▸ **What the task requires**
Could you write the entries out again, exactly as they appear?

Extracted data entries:
____

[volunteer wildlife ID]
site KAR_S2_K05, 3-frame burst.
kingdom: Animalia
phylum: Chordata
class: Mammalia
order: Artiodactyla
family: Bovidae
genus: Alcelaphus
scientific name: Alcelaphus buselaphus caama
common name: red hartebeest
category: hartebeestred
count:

____

▸ **Reply**
[volunteer wildlife ID]
site KAR_S2_K05, 3-frame burst.
kingdom: Animalia
phylum: Chordata
class: Mammalia
order: Artiodactyla
family: Bovidae
genus: Alcelaphus
scientific name: Alcelaphus buselaphus caama
common name: red hartebeest
category: hartebeestred
count:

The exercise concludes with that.